Fig. 4. DNA methylation on the p16 CGI promoter is reversely correlated with PRC2 occupancy.

A Methylation-specific PCR analysis on the p16 CGI promoter region. M means PCR product for methylated CGI region, U means PCR product for unmethylated CGI region. B ChIP-qPCR analysis on the occupancy of H3K27me3 and EZH2 at the p16 CGI region of DMS 114, MFE-296, NCI-H23, and TOV-112D cells with or without BR0063 incubation. C The expression level of TET1 in the tested SWI/SNF LOF tumor cells analyzed by qPCR, each sample was run in triplicate, and the error bars represent the mean ± SD.

Fig. 5. BR0063 demonstrated good in vivo efficacy against cell-derived xenograft model of SWI/SNF LOF mutation solid tumors.

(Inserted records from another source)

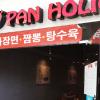 Pan-Holic restaurant LA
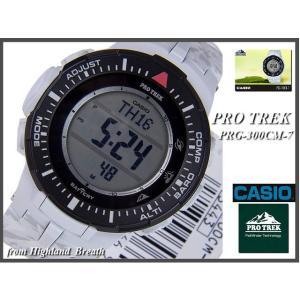≪即日発送≫★CASIO 腕時計 カシオ腕時計 gショック 腕時計 G-SHOCK 腕時計 (ジーショック 腕時計 ) プロトレック 腕時計 PRG-300CM-7|highland-breath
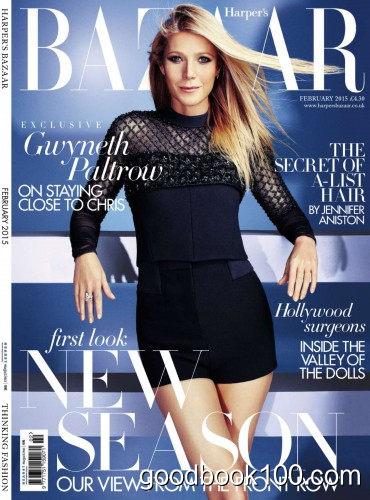 Harper's Bazaar UK – February 2015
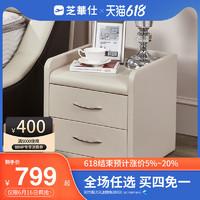 芝华仕头等舱北欧床头柜收纳柜小型简易现代简约卧室欧式柜子G001 象牙白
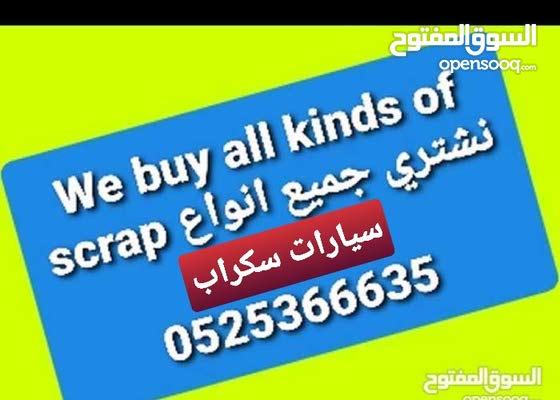 نشتري جميع انواع السيارات السكراب We buy all kinds of scrap
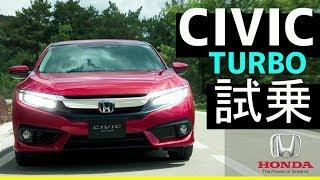 新型シビック【CIVIC】ターボ試乗!リーフオーナー大興奮!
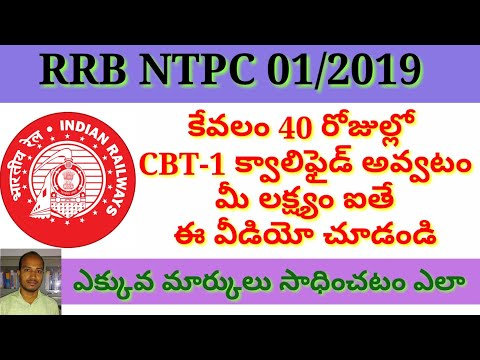 Rrb ntpc cbt-1 preparation planing||how to prepare rrb ntpc syllabus with in 40 days||rrb ntpc facts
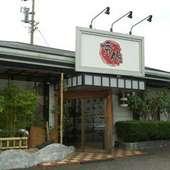 県道79号沿い、甚目寺でおいしい焼肉ならココ!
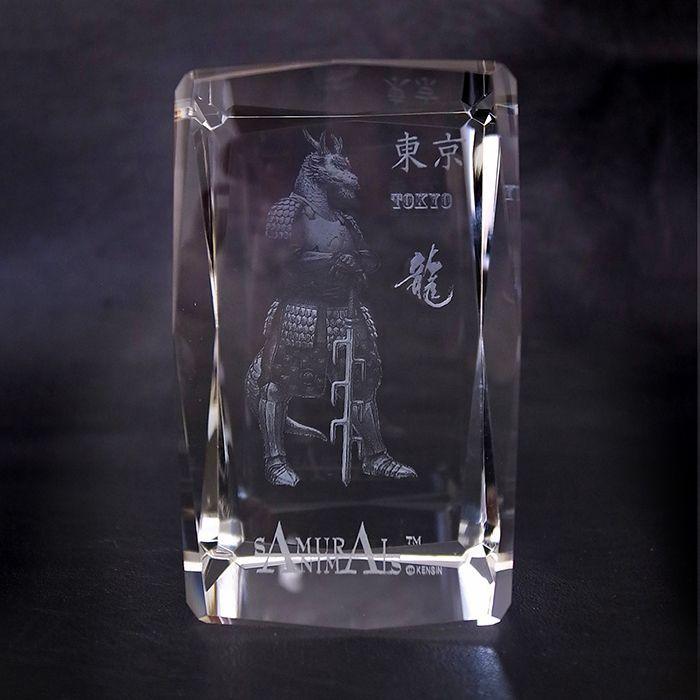 Photo1: Premium Laser Crystal Figure Collection: Blue Dragon (1)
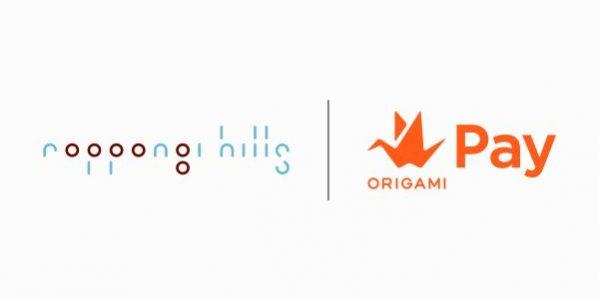 Origami、六本木ヒルズ・表参道ヒルズ・ラフォーレ原宿でOrigami Payを提供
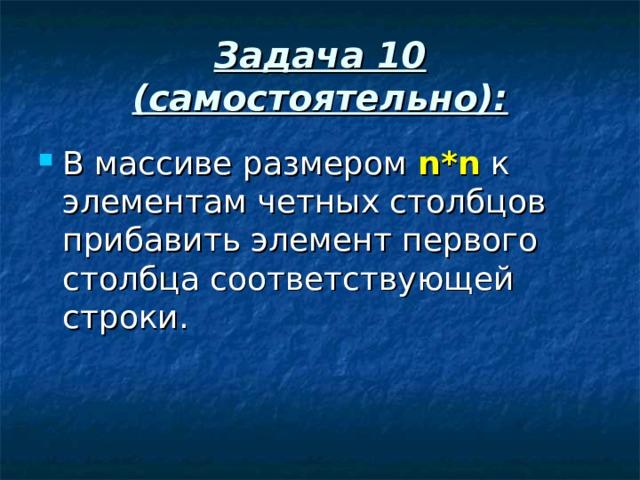 Задача 10 (самостоятельно):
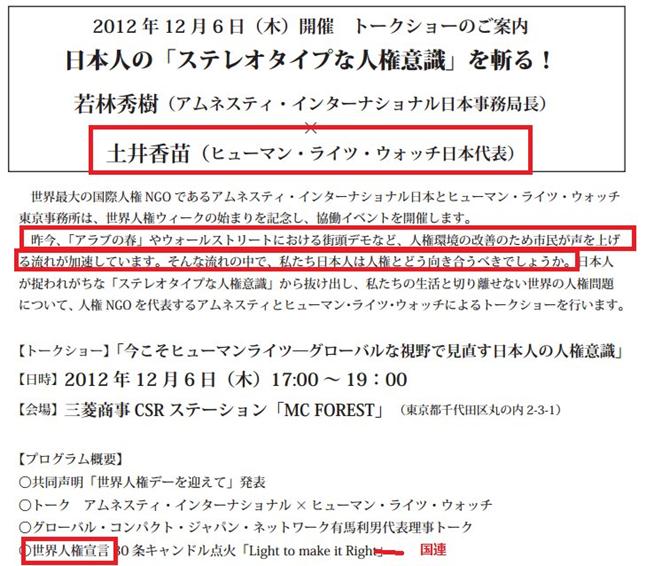 f:id:Naomi-sayonara:20201005063520p:plain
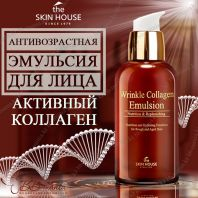 Wrinkle Collagen Emulsion [The Skin House]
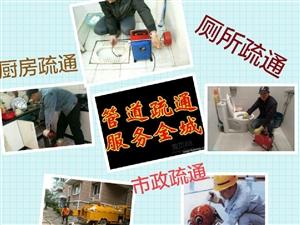 仁怀专业各类下水管道疏通、厕所翻修补漏、钻孔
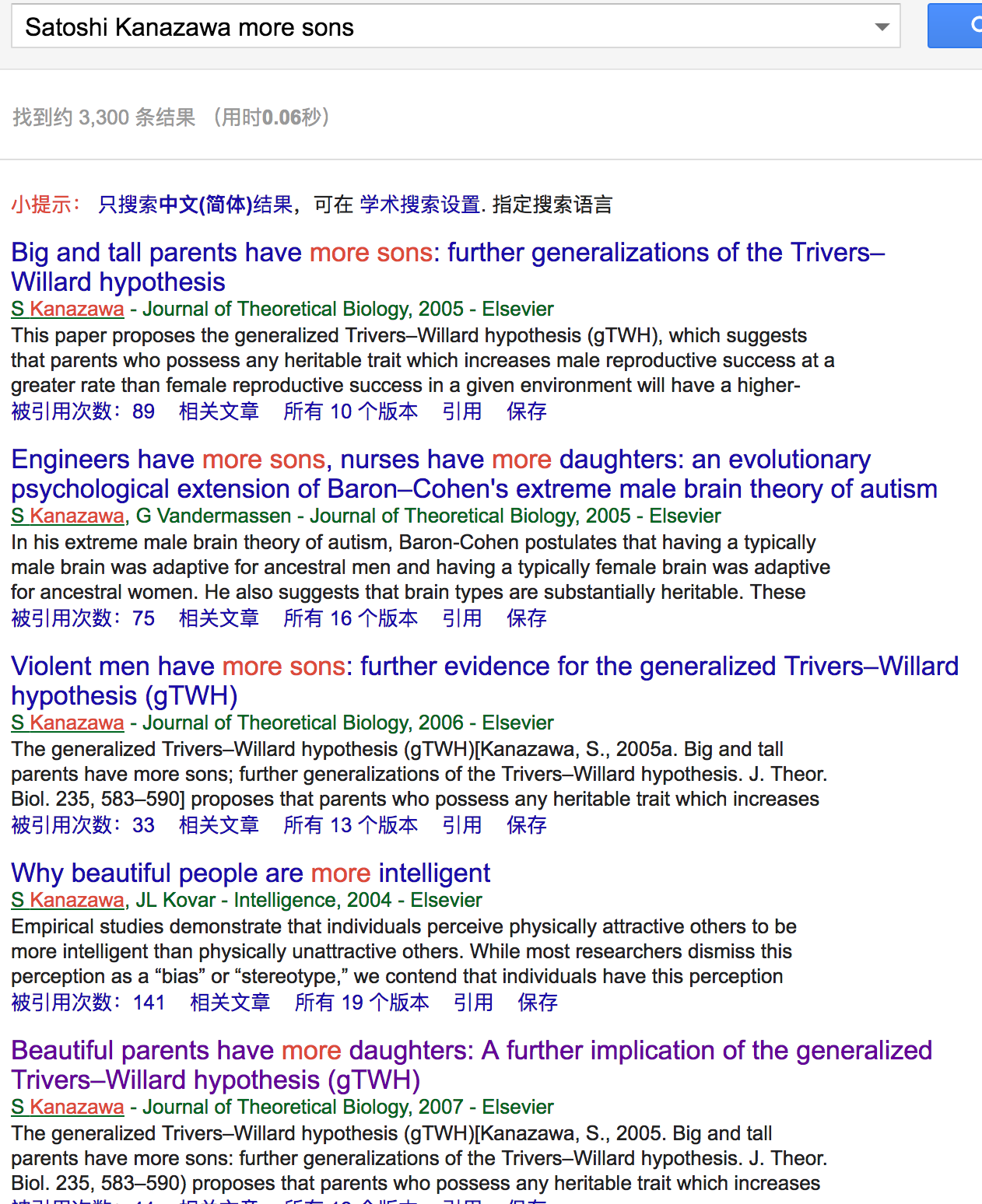 Google Scholar中Satoshi Kanazawa关于出生性别比研究的搜索结果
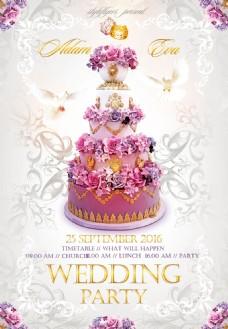 唯美浪漫婚庆婚礼海报设计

A, D Tumor growth curves of the vehicle and BR0063-treated DMS 114 (A) and MFE-296 (D) xenograft models. The tumor volume was measured twice a week, calculated by the formula: 0.5×(length × width²). BR0063 reduces tumor growth in both models in a dose-dependent manner. B, E Recorded animal body weights in DMS 114 (B) and MFE-296 (E) xenograft models. No significant body weight loss was observed at the highest administered dose (80 mpk bid). C, F ELISA detection on the H3K27me3 marker in the tumor samples from vehicle (n = 8) and BR0063 10/80 mpk po bid (n = 7, one sample excluded due to limited space of ELISA plate) group of DMS 114 (C) and MFE-296 (F) xenograft models. The tumor inhibition efficacy was found to correlate with the BR0063-induced depletion of the H3K27me3 marker in tumor samples. G–L Representative image of IHC staining for the proliferation marker Ki67 (shown as brown chromogen staining of nuclear), and the senescence marker p16 (shown as brown chromogen staining of both nuclear and cytoplasm), in tumor samples of the DMS 114 (G) and MFE-296 (J) xenograft models. The scale bar represents 100 μm. The relative positive area was calculated, and subsequent statistical analysis was shown in (H–I) for DMS 114, and (K, L) for MFE-296. Statistical significance is shown in the figure as follows: *p < 0.05; **p < 0.01; ***p < 0.001; or ****p < 0.0001. Data are presented as scatterplots, with the bars indicating the median value.

Fig. 6. Proposed mechanism of correlation between TET1 expression, CGI methylation, and PRC2 regulation on tumor suppressors, including p16.

In normal cells, the function of PRC2 is regulated by the SWI/SNF complex, whereas in tumor cells featuring SWI/SNF LOF mutations in addition to TET1 expression, the recruitment of PRC2 on the p16 promoter is allowed to occur, and suppression of its expression by the H3K27me3 marker is mediated.